I live in a small house. It’s about 1100 square feet, about half of that taken up by bedrooms. So, when I decide to host a party for the 24 relatives who live within five minutes of my house, it takes some consideration. Here are things I’ve learned:

  1. When your combined kitchen/dining room is one of the two rooms available to guests, plan a menu that allows you to put the food out and stack the dirty dishes for later. No matter what your mother says, you do not need to serve a menu that includes multiple roasts and vegetable sides.
  2. Borrow extra chairs and card tables if possible. Serve foods that can be eaten while seated but not at a table.
  3. Place food and drink buffets so that traffic does not crash in on itself. There should be a way of getting from the end of the line to one’s seat that doesn’t involve the food line backing up to let you through.
  4. Skip the music, there is too much noise anyway. For warm weather parties, you can experiment with it, but when everyone is trapped inside, it doesn’t really work.
  5. If you’re using plastic cups, put out one that says “Your Name” on it, and stick some permanent markers inside. Everybody will get the idea and you won’t go through nearly as much soda.
  6. Invite specific people to park in your tiny driveway. Nobody wants to be the one to do it, but somebody should and they will if specifically invited.
  7. Decide in advance where coats will go and post a little note in the entrance way to that effect.
  8. If you have a sun porch with glass windows (as we do), and it is possible, try to heat it for the event. This was our first time hosting anything since we finished construction, and the extra space made a huge difference. I can’t wait to host Wolfie’s birthday party this summer.
  9. When you have enough vegetarians and health nuts in a family, you can never have enough salad. Have refills ready in the fridge.
  10. I personally think the best dessert is gourmet ice cream. For Zoe’s baptism on Sunday, I served icream and a very simple banana cake from The Barefoot Contessa “How Easy Is That?” book. The ice cream was from the local parlor that only serves organic stuff with 14% butterfat. The good thing about eating anything this delicious is that it makes dieting easier. All the store-bought ice cream tastes unworthy and nobody can afford to eat this stuff everyday. (I mean financially…it’s $28/gallon. Obviously if you could afford to eat the love child of whipping cream and butter every day you wouldn’t be dieting.)
  11. I think it’s nice to use real china, but that’s because I am fortunate to have a vintage set with an extra 15 dinner plates (27 total). It definitely made the lasagna seem classier. If you want china, or want more dinner plates, consider older sets on eBay. My set is from my mom, who spent a total of $200 on it. I like vintage china because it has a warmer look to it than most of what is available new today. If you have a complete set of new china, consider getting extra dinner plates that coordinate but don’t match.

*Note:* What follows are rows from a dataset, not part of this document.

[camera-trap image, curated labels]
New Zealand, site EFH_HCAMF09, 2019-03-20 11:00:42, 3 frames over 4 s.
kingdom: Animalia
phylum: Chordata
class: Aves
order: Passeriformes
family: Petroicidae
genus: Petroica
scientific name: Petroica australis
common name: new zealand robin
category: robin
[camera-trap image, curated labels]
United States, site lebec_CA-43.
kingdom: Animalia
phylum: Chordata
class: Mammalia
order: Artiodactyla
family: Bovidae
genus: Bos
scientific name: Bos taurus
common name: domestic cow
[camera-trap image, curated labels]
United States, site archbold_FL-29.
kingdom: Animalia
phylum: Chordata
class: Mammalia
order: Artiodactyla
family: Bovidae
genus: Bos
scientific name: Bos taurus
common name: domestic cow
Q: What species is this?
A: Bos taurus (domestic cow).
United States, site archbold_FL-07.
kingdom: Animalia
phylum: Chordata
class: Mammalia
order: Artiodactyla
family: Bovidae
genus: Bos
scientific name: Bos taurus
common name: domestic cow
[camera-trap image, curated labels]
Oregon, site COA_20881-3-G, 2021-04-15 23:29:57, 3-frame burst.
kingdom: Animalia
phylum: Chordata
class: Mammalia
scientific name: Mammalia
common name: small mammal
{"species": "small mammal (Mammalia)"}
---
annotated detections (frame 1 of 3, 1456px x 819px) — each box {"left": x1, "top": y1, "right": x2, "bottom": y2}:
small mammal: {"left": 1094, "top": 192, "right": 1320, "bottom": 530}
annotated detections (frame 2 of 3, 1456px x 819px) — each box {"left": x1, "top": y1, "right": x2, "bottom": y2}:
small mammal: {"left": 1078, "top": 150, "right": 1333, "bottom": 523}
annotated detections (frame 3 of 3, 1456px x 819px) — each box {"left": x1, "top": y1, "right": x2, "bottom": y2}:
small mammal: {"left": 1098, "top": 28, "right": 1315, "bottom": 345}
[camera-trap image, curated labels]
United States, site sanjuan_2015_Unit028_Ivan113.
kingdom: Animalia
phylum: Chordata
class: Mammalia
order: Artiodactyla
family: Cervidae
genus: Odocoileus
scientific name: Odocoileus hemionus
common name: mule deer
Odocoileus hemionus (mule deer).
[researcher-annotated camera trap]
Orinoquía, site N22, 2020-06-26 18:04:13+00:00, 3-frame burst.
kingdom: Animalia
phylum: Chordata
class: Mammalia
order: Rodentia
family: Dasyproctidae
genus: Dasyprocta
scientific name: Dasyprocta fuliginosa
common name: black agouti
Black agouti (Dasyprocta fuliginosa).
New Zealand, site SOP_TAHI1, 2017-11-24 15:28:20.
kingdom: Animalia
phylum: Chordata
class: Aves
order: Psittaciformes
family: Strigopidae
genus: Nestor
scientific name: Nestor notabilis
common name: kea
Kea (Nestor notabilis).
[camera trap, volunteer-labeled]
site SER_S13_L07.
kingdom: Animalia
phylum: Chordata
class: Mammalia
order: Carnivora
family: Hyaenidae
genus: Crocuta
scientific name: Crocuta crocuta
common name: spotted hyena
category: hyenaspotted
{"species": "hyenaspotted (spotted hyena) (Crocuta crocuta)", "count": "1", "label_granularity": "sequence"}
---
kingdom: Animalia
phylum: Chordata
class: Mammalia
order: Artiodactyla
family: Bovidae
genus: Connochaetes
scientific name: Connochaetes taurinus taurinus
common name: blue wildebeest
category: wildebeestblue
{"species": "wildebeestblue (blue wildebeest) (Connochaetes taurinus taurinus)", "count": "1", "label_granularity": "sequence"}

  12. Don’t feel guilty about tossing leftovers. Does anybody really want to eat pasta that has been cooked, allowed to sit out for several hours, and has been breathed on by everyone? If you want to conserve food, try keeping the things that are cool/room temperature divided into smaller containers and just refill the serving dish as needed. Warm stuff that sits out probably won’t make it.
  13. Make an effort to check on the bathrooms every now and then. It’s amazing what people will do in your bathroom, and you’ll be embarrassed that half of your guests think that you didn’t bother to clean the toilet before the party. :/ On this note, change the hand towel on the hour, or get disposable hand towels for the day.